With the provincial election just around the corner, the Manor Park Chronicle reached out to candidates, asking for answers to three key questions. The following are the responses from NDP candidate Myriam Djilane.
How do you view the call of an early election?
While I’m always happy to have the chance to fight to make things better for my friends and neighbours in Ottawa-Vanier, I’m pretty disappointed in Premier Ford’s reasons for calling this election, but not surprised.
Cynical, self-serving moves like this is what disillusions people from the political process. Ontarians elected Doug Ford’s PCs to serve a four-year mandate. He’s calling an election nearly a year-and-a-half early. This election is going to cost nearly 200 million taxpayer dollars, on top of the federal election slated for later this year which usually runs at about $500 million.
Elections aren’t cheap, so you better have a good reason for calling one early. The pretense for Ford is that he needs the mandate to respond to Trump’s threats. He has that mandate for nearly another year-and-a-half. That’s his job, to govern in the interest of Ontarians and navigate situations like this.
We can’t just call an election anytime we face a challenge as a province, or a country.
The real reason he’s calling an election is he wants people to vote before the RCMP’s criminal investigation into his government begins and before his numbers are negatively affected by the federal Conservatives who’ve been cozying up to Trump and Elon Musk.
That $200 million should be going to helping build up Ontario’s resilience to Trump’s tariffs, not towards advancing Doug Ford’s personal political agenda.
What do you view as the key issues/priorities in this election, both from a local and provincial perspective?
My eldest family members can’t remember a more difficult economic time in Ontario, or Canada. Nobody can remember seeing as many people unhoused, or struggling with opioids or just living in poverty.
Never has it been more difficult to buy a house, the cost of groceries have skyrocketed. People are turning to expensive private healthcare options as our public system continues to be starved. The quality of our schooling is crumbling due to chronic underfunding.
People are angry and don’t know who to trust to actually fix these problems because they’ve seen them just get worse and worse under both Liberal and Conservative governments.
Despite all of this, the Liberals and Conservatives are still using the same old playbook: get your campaigns funded by special wealthy interest groups like big developers, grocery store giants and so on.
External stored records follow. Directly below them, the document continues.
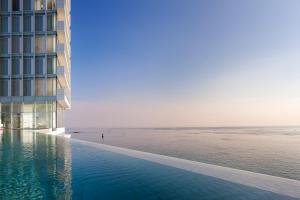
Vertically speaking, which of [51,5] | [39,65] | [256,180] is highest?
[51,5]

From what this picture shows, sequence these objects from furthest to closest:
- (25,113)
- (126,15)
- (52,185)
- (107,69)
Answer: (107,69)
(126,15)
(25,113)
(52,185)

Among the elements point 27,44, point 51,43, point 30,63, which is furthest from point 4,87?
point 51,43

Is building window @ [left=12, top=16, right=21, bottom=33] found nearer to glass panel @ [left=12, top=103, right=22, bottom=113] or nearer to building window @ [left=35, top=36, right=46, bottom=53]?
building window @ [left=35, top=36, right=46, bottom=53]

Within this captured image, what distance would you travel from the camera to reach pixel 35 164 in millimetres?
7906

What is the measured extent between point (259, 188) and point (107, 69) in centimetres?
5584

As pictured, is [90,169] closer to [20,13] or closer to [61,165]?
[61,165]

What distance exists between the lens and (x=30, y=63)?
34344 millimetres

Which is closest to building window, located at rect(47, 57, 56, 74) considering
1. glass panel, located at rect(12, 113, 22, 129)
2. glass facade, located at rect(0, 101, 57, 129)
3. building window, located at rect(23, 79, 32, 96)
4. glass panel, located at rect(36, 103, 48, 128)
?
building window, located at rect(23, 79, 32, 96)

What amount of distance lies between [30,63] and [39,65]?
51.0 inches

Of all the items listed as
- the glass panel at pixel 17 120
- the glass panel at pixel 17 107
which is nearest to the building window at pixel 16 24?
the glass panel at pixel 17 107

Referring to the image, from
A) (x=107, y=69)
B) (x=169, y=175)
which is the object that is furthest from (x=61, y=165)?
(x=107, y=69)

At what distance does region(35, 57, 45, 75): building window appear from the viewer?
34.2 meters

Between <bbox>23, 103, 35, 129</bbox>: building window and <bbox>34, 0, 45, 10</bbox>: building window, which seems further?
<bbox>34, 0, 45, 10</bbox>: building window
You promise to do all kinds of stuff to create jobs, make life more affordable, or maybe, like Ford, you cut people a $200 cheque before an election. But when you’re in power, you sellout Ontario to your wealthy buddies.
Doug Ford’s tried to do it with the Greenbelt, he’s doing it with our healthcare system, and Kathleen Wynne’s Liberals did it with Hydro One.
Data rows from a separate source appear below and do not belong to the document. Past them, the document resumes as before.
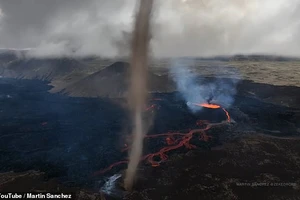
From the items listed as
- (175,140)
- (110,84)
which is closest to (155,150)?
(175,140)

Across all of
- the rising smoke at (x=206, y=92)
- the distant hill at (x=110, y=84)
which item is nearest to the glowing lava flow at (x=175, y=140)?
the rising smoke at (x=206, y=92)

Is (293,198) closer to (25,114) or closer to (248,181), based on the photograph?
(248,181)

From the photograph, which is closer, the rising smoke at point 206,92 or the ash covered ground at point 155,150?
the ash covered ground at point 155,150

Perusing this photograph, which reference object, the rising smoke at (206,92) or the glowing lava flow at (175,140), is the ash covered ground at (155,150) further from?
the rising smoke at (206,92)

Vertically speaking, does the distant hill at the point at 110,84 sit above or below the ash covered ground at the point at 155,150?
above

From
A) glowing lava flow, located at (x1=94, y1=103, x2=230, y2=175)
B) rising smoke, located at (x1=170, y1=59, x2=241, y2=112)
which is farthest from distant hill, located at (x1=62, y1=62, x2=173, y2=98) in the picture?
glowing lava flow, located at (x1=94, y1=103, x2=230, y2=175)

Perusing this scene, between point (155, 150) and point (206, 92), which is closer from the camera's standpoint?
point (155, 150)

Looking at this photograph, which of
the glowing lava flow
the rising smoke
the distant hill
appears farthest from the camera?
the distant hill

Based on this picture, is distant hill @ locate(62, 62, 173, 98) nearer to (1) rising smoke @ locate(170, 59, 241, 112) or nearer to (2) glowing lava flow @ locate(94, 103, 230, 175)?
(1) rising smoke @ locate(170, 59, 241, 112)

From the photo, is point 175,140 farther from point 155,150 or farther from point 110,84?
point 110,84
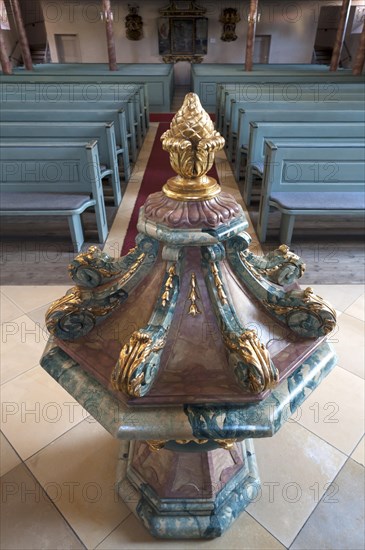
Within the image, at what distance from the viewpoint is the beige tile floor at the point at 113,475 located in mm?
1503

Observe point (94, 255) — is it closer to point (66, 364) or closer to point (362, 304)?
point (66, 364)

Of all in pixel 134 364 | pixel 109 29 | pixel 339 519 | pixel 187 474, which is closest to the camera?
pixel 134 364

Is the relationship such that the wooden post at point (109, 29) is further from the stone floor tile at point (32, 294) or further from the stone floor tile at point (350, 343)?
the stone floor tile at point (350, 343)

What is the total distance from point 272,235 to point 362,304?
1.31 metres

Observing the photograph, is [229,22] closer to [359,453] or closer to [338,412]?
[338,412]

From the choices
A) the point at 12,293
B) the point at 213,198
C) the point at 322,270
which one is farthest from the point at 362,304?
the point at 12,293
How would you address these issues during your term as MPP?
Many of these issues are complex, and require knowledge and expertise to fix. But the solutions are there and the people who know how to fix them exist, and would like nothing more than to do just that.
The problem is that they’re not the ones being consulted. Wealthy stakeholders looking to maximize profits are the ones calling the shots. As an MPP I would work (hopefully with an NDP majority government) to find meaningful solutions to the issues we’re facing with people who know how to fix the problems and most importantly: people who don’t just see dollar signs, but actually want to fix problems.
Just to name a few things: the NDP has promised to recruit 3,500 new doctors, build 250,000 new homes and bring back rent control. An NDP government would bring in oversight over the cost of living. Corporations getting rich off our basic needs is simply unacceptable.
We can achieve so much better, but we need to get greed and personal advancement out of politics.